**** Given information
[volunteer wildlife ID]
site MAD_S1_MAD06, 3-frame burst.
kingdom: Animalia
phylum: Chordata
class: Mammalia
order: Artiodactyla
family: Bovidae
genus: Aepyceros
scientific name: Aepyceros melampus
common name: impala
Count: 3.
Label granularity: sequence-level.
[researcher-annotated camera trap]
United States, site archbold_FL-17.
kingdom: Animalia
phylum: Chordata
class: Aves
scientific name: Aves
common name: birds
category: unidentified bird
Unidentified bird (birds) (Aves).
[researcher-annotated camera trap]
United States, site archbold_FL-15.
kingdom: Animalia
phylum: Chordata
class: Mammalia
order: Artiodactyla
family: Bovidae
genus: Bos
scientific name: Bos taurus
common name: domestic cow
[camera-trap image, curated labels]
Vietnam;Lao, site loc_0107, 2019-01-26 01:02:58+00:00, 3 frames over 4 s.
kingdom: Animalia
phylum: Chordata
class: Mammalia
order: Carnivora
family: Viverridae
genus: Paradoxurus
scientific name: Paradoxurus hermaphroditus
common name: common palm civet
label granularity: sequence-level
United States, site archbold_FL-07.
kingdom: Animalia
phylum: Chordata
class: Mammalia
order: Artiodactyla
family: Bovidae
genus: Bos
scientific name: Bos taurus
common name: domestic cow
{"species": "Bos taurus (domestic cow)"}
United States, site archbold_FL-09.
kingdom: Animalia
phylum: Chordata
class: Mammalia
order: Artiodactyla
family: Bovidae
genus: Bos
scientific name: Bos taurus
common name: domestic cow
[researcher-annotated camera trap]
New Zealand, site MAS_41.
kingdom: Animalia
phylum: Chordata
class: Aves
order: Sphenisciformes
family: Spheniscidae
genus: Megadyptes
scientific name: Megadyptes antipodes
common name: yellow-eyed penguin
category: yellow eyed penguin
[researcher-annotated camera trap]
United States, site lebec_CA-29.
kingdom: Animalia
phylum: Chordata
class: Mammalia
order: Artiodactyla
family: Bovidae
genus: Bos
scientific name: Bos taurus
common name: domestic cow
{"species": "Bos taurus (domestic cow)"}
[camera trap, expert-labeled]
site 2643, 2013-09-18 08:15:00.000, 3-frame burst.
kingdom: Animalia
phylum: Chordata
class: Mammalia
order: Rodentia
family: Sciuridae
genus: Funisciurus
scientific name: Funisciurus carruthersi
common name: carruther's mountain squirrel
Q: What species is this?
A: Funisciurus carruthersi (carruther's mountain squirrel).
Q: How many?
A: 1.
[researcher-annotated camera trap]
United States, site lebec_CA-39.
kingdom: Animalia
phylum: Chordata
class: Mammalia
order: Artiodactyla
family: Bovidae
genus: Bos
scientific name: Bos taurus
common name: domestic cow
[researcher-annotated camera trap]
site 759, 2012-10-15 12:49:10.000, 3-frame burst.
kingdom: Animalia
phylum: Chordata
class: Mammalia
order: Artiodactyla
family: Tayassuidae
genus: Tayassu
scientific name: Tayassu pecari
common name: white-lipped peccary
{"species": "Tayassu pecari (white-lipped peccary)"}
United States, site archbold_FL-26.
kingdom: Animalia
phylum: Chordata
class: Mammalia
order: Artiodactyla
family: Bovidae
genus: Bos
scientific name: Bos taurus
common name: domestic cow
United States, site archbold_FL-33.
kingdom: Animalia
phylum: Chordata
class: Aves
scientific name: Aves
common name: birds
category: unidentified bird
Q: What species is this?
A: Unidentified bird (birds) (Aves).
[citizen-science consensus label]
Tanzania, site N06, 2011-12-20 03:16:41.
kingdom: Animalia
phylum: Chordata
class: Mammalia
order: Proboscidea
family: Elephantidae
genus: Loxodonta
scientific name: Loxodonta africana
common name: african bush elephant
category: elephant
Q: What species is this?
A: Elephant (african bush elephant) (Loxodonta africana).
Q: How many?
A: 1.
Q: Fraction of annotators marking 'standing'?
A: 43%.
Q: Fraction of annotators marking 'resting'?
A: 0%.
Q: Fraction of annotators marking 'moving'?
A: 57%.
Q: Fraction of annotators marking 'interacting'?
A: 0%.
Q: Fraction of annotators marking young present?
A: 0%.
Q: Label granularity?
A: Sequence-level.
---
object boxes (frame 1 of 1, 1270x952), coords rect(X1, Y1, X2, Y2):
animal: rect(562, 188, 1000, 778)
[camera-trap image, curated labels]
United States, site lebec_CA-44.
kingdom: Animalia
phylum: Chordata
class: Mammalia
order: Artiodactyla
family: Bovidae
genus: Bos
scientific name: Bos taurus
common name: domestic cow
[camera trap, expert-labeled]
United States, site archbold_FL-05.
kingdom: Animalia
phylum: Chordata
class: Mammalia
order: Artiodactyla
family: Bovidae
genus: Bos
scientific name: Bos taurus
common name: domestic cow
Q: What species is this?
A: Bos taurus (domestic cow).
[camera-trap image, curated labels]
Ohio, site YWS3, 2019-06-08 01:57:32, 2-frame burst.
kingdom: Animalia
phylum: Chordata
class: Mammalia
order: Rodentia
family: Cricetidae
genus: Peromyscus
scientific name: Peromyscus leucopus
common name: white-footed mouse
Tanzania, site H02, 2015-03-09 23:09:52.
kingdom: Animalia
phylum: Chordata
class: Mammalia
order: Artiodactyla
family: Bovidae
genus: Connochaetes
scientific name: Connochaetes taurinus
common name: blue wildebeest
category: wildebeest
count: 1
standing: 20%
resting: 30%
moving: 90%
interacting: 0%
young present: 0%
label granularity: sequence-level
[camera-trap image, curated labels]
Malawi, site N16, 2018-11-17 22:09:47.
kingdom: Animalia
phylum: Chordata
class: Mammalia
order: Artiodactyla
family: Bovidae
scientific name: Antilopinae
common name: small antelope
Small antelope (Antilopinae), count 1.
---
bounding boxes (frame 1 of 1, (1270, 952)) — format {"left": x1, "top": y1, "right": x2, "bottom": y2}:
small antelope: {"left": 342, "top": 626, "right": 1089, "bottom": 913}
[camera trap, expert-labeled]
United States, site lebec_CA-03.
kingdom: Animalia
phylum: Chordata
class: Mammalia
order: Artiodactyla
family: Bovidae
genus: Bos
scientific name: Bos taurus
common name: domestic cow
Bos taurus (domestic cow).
********
[Work to be completed] Write out the data again, exactly and in full.

[Answer to the problem]
[volunteer wildlife ID]
site MAD_S1_MAD06, 3-frame burst.
kingdom: Animalia
phylum: Chordata
class: Mammalia
order: Artiodactyla
family: Bovidae
genus: Aepyceros
scientific name: Aepyceros melampus
common name: impala
Count: 3.
Label granularity: sequence-level.
[researcher-annotated camera trap]
United States, site archbold_FL-17.
kingdom: Animalia
phylum: Chordata
class: Aves
scientific name: Aves
common name: birds
category: unidentified bird
Unidentified bird (birds) (Aves).
[researcher-annotated camera trap]
United States, site archbold_FL-15.
kingdom: Animalia
phylum: Chordata
class: Mammalia
order: Artiodactyla
family: Bovidae
genus: Bos
scientific name: Bos taurus
common name: domestic cow
[camera-trap image, curated labels]
Vietnam;Lao, site loc_0107, 2019-01-26 01:02:58+00:00, 3 frames over 4 s.
kingdom: Animalia
phylum: Chordata
class: Mammalia
order: Carnivora
family: Viverridae
genus: Paradoxurus
scientific name: Paradoxurus hermaphroditus
common name: common palm civet
label granularity: sequence-level
United States, site archbold_FL-07.
kingdom: Animalia
phylum: Chordata
class: Mammalia
order: Artiodactyla
family: Bovidae
genus: Bos
scientific name: Bos taurus
common name: domestic cow
{"species": "Bos taurus (domestic cow)"}
United States, site archbold_FL-09.
kingdom: Animalia
phylum: Chordata
class: Mammalia
order: Artiodactyla
family: Bovidae
genus: Bos
scientific name: Bos taurus
common name: domestic cow
[researcher-annotated camera trap]
New Zealand, site MAS_41.
kingdom: Animalia
phylum: Chordata
class: Aves
order: Sphenisciformes
family: Spheniscidae
genus: Megadyptes
scientific name: Megadyptes antipodes
common name: yellow-eyed penguin
category: yellow eyed penguin
[researcher-annotated camera trap]
United States, site lebec_CA-29.
kingdom: Animalia
phylum: Chordata
class: Mammalia
order: Artiodactyla
family: Bovidae
genus: Bos
scientific name: Bos taurus
common name: domestic cow
{"species": "Bos taurus (domestic cow)"}
[camera trap, expert-labeled]
site 2643, 2013-09-18 08:15:00.000, 3-frame burst.
kingdom: Animalia
phylum: Chordata
class: Mammalia
order: Rodentia
family: Sciuridae
genus: Funisciurus
scientific name: Funisciurus carruthersi
common name: carruther's mountain squirrel
Q: What species is this?
A: Funisciurus carruthersi (carruther's mountain squirrel).
Q: How many?
A: 1.
[researcher-annotated camera trap]
United States, site lebec_CA-39.
kingdom: Animalia
phylum: Chordata
class: Mammalia
order: Artiodactyla
family: Bovidae
genus: Bos
scientific name: Bos taurus
common name: domestic cow
[researcher-annotated camera trap]
site 759, 2012-10-15 12:49:10.000, 3-frame burst.
kingdom: Animalia
phylum: Chordata
class: Mammalia
order: Artiodactyla
family: Tayassuidae
genus: Tayassu
scientific name: Tayassu pecari
common name: white-lipped peccary
{"species": "Tayassu pecari (white-lipped peccary)"}
United States, site archbold_FL-26.
kingdom: Animalia
phylum: Chordata
class: Mammalia
order: Artiodactyla
family: Bovidae
genus: Bos
scientific name: Bos taurus
common name: domestic cow
United States, site archbold_FL-33.
kingdom: Animalia
phylum: Chordata
class: Aves
scientific name: Aves
common name: birds
category: unidentified bird
Q: What species is this?
A: Unidentified bird (birds) (Aves).
[citizen-science consensus label]
Tanzania, site N06, 2011-12-20 03:16:41.
kingdom: Animalia
phylum: Chordata
class: Mammalia
order: Proboscidea
family: Elephantidae
genus: Loxodonta
scientific name: Loxodonta africana
common name: african bush elephant
category: elephant
Q: What species is this?
A: Elephant (african bush elephant) (Loxodonta africana).
Q: How many?
A: 1.
Q: Fraction of annotators marking 'standing'?
A: 43%.
Q: Fraction of annotators marking 'resting'?
A: 0%.
Q: Fraction of annotators marking 'moving'?
A: 57%.
Q: Fraction of annotators marking 'interacting'?
A: 0%.
Q: Fraction of annotators marking young present?
A: 0%.
Q: Label granularity?
A: Sequence-level.
---
object boxes (frame 1 of 1, 1270x952), coords rect(X1, Y1, X2, Y2):
animal: rect(562, 188, 1000, 778)
[camera-trap image, curated labels]
United States, site lebec_CA-44.
kingdom: Animalia
phylum: Chordata
class: Mammalia
order: Artiodactyla
family: Bovidae
genus: Bos
scientific name: Bos taurus
common name: domestic cow
[camera trap, expert-labeled]
United States, site archbold_FL-05.
kingdom: Animalia
phylum: Chordata
class: Mammalia
order: Artiodactyla
family: Bovidae
genus: Bos
scientific name: Bos taurus
common name: domestic cow
Q: What species is this?
A: Bos taurus (domestic cow).
[camera-trap image, curated labels]
Ohio, site YWS3, 2019-06-08 01:57:32, 2-frame burst.
kingdom: Animalia
phylum: Chordata
class: Mammalia
order: Rodentia
family: Cricetidae
genus: Peromyscus
scientific name: Peromyscus leucopus
common name: white-footed mouse
Tanzania, site H02, 2015-03-09 23:09:52.
kingdom: Animalia
phylum: Chordata
class: Mammalia
order: Artiodactyla
family: Bovidae
genus: Connochaetes
scientific name: Connochaetes taurinus
common name: blue wildebeest
category: wildebeest
count: 1
standing: 20%
resting: 30%
moving: 90%
interacting: 0%
young present: 0%
label granularity: sequence-level
[camera-trap image, curated labels]
Malawi, site N16, 2018-11-17 22:09:47.
kingdom: Animalia
phylum: Chordata
class: Mammalia
order: Artiodactyla
family: Bovidae
scientific name: Antilopinae
common name: small antelope
Small antelope (Antilopinae), count 1.
---
bounding boxes (frame 1 of 1, (1270, 952)) — format {"left": x1, "top": y1, "right": x2, "bottom": y2}:
small antelope: {"left": 342, "top": 626, "right": 1089, "bottom": 913}
[camera trap, expert-labeled]
United States, site lebec_CA-03.
kingdom: Animalia
phylum: Chordata
class: Mammalia
order: Artiodactyla
family: Bovidae
genus: Bos
scientific name: Bos taurus
common name: domestic cow
Bos taurus (domestic cow).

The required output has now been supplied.